Amy Tidwell sat in the airport terminal waiting for her flight to arrive. She was dressed modestly. There would have been nothing particularly noticeable about her had it not been for her hair, or her lack-there-of. She peered over her magazine as the people filled in the seats, she was reading a gossip magazine, just something to pass the time while she waited for the flight to Denver. She marveled at the trivial things some people found fascinating. Celebrities shop, why should the general public care? She scowled, folding up the magazine right when her row was called. She gathered her things and joined the queue.

She quickly turned to look back as a man cleared his throat. "Ma'am? do you need any help with your bags?" She answered quickly and curtly, "I'm perfectly capable actually. But thanks anyway." Her temper was short today but she still felt a bit bad when she saw the man's face. He looked a bit embarrassed, she hadn't bothered to keep her voice down and half the terminal had taken notice. She turned back around to see that he was looking to the floor shuffling his feet.
She grabbed her luggage and feebly shuffled to the front of the line, which had moved a considerable distance while she had been shouting. After the woman at the machine scanned her ticket she made her way through the plane to her seat. 17D, the window seat, 'wonderful' she thought looking at the tiny seat. She placed her bags in the overhead compartment and sat down. Just as she buckled the seat belt she watched the man she shouted at walking towards her, he made eye contact, but quickly looked away.

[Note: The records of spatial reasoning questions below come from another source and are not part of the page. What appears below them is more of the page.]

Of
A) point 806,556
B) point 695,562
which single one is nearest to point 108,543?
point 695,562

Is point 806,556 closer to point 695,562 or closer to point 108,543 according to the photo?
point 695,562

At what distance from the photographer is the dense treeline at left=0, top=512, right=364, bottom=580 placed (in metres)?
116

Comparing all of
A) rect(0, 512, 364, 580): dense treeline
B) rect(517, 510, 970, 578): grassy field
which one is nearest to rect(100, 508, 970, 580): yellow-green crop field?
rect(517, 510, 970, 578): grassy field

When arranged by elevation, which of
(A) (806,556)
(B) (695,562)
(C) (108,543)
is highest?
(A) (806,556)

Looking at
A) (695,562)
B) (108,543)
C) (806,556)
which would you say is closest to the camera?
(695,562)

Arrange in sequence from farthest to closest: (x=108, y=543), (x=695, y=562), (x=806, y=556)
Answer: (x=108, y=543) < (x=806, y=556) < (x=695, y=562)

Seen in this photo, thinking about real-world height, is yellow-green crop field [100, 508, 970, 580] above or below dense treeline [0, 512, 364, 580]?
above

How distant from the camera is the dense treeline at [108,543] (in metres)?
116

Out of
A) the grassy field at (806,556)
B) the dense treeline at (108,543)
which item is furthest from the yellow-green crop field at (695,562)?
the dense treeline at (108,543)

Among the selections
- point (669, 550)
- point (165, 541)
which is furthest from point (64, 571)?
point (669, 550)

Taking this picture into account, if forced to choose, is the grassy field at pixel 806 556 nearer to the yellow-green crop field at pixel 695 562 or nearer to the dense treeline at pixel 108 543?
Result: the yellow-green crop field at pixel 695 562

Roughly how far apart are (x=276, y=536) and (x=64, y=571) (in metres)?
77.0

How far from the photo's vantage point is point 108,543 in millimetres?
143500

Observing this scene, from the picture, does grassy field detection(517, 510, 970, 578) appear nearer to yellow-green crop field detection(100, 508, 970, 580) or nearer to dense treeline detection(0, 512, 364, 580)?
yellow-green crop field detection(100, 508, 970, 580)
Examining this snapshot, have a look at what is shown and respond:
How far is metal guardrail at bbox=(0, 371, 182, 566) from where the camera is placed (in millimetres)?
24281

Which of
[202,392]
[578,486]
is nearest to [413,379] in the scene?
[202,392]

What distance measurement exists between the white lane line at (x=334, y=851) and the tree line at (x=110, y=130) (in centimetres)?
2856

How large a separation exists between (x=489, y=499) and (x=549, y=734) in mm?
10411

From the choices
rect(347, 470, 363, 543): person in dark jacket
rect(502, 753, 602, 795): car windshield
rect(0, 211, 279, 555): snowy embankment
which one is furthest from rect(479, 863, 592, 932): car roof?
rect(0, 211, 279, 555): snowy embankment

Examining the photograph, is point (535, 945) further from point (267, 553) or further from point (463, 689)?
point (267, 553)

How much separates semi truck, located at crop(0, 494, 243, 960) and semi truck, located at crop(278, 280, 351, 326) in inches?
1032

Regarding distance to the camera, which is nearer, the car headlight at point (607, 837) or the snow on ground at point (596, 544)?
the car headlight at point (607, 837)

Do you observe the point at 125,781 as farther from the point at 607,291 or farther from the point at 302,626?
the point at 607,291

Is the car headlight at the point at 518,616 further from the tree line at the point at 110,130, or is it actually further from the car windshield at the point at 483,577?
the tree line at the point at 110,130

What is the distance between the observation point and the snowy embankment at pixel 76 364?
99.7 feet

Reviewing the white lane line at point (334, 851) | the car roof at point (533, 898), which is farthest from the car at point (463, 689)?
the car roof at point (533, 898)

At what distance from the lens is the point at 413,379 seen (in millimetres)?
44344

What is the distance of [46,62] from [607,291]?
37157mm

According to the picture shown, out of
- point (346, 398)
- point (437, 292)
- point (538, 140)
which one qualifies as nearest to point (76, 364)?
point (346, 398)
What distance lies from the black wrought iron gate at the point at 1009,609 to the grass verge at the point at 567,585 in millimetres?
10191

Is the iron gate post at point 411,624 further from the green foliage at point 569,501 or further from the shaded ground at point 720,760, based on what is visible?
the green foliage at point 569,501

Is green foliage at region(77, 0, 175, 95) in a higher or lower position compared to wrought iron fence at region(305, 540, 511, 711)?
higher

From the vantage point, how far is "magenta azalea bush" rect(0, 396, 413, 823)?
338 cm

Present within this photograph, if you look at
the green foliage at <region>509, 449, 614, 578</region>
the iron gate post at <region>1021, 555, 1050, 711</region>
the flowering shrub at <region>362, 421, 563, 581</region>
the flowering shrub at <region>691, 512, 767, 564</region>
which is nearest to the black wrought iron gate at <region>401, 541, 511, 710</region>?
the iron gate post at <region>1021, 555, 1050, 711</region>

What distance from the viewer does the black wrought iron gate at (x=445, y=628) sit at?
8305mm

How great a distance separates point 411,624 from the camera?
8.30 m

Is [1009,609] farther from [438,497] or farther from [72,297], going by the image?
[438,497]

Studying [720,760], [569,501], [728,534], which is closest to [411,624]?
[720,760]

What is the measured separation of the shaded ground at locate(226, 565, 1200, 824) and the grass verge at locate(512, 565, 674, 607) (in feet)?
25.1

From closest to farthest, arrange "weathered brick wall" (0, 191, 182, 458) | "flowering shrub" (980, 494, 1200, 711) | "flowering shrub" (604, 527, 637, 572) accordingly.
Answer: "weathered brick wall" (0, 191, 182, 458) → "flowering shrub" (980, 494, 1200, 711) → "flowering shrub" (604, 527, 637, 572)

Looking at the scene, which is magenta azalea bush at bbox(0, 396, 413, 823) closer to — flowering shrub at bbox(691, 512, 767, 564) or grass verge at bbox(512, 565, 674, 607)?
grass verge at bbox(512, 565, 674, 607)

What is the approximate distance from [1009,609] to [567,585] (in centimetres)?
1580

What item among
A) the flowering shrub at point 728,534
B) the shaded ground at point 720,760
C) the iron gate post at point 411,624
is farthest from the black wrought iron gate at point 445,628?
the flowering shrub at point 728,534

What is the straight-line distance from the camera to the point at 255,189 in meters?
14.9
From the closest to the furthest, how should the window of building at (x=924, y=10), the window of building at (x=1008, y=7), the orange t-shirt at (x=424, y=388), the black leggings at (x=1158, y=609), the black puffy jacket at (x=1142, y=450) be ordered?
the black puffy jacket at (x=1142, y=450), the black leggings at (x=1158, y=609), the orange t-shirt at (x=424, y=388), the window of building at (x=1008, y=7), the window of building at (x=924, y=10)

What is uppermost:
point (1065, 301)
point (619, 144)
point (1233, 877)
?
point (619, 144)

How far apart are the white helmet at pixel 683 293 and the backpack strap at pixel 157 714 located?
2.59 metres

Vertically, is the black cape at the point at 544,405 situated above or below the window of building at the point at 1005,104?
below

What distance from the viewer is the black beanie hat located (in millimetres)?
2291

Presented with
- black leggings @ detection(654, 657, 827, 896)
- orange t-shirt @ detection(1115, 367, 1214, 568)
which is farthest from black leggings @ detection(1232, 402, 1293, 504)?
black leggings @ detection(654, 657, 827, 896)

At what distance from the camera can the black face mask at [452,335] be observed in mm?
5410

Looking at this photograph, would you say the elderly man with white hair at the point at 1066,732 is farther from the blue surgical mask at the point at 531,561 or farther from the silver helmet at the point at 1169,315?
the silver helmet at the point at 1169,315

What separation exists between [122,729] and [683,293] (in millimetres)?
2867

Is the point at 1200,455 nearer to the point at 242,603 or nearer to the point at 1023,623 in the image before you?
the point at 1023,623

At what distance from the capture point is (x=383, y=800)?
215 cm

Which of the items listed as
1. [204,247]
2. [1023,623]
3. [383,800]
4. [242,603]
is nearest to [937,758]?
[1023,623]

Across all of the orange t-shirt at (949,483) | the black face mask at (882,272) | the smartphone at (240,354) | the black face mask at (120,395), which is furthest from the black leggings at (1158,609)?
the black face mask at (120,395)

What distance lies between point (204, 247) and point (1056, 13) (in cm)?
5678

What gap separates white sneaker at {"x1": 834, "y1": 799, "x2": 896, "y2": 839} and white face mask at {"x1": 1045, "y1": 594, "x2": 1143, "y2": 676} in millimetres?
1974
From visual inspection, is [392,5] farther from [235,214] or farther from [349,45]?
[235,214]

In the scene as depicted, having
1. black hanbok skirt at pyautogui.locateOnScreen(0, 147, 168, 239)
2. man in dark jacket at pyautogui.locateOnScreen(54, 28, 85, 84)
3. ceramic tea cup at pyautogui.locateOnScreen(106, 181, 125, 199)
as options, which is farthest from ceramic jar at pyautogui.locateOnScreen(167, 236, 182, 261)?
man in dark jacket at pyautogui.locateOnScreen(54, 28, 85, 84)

It wasn't until he stopped right in front her that she even entertained the idea he might be her seat mate. He looked extremely uncomfortable as he awkwardly tried to fit his bag into the overhead compartment. He eventually had to put it in the compartment adjacent to the assigned one. He sat down gingerly.

'This is going to be a long flight...'(to be continued)

Tuesday, August 11, 2009

Two stories


They had nothing to say to each other. After 16 years and countless memories Joan and Mark could only stand on the small patch of grass that separated their houses awkwardly shuffling their feet. The two looked oddly out of place in the suburbia that surrounded them, at least Joan did. She wore all black, with complimenting eye make-up. Mark looked at home here in his Hollister T-shirt and khaki shorts. This was their goodbye. Mark would be leaving their quiet suburbia for California and Joan was destined for art school in New York. They had always been very different, but had somehow managed to stay friends despite their massive social divide that began in middle school, and became all the more apparent in high school. But now they were destined for opposite ends of the country, they weren’t sure their friendship could survive, neither would voice their concern, but they both knew it. They hugged and went their separate ways, they knew it was goodbye.


The hallway was silent, but Rachel’s heart wasn’t. It pounded in her chest as she made her way to front door. Every step she took she planned carefully. She had snuck out enough times to know which steps creaked where and she knew just how to open the door to get it to make barely a squeak, it wasn’t the steps or the door she worried about, it was her damn heart. The heart that compelled her to sneak out, she feared would be the thing that would betray her. She could hear it beating in her chest, it sounded louder than a freight train as she carefully opened the door. She made her way outside and looked up at the stars knowing he was probably looking at them too, waiting for her. She started down her rural road, not looking back, she would never look back.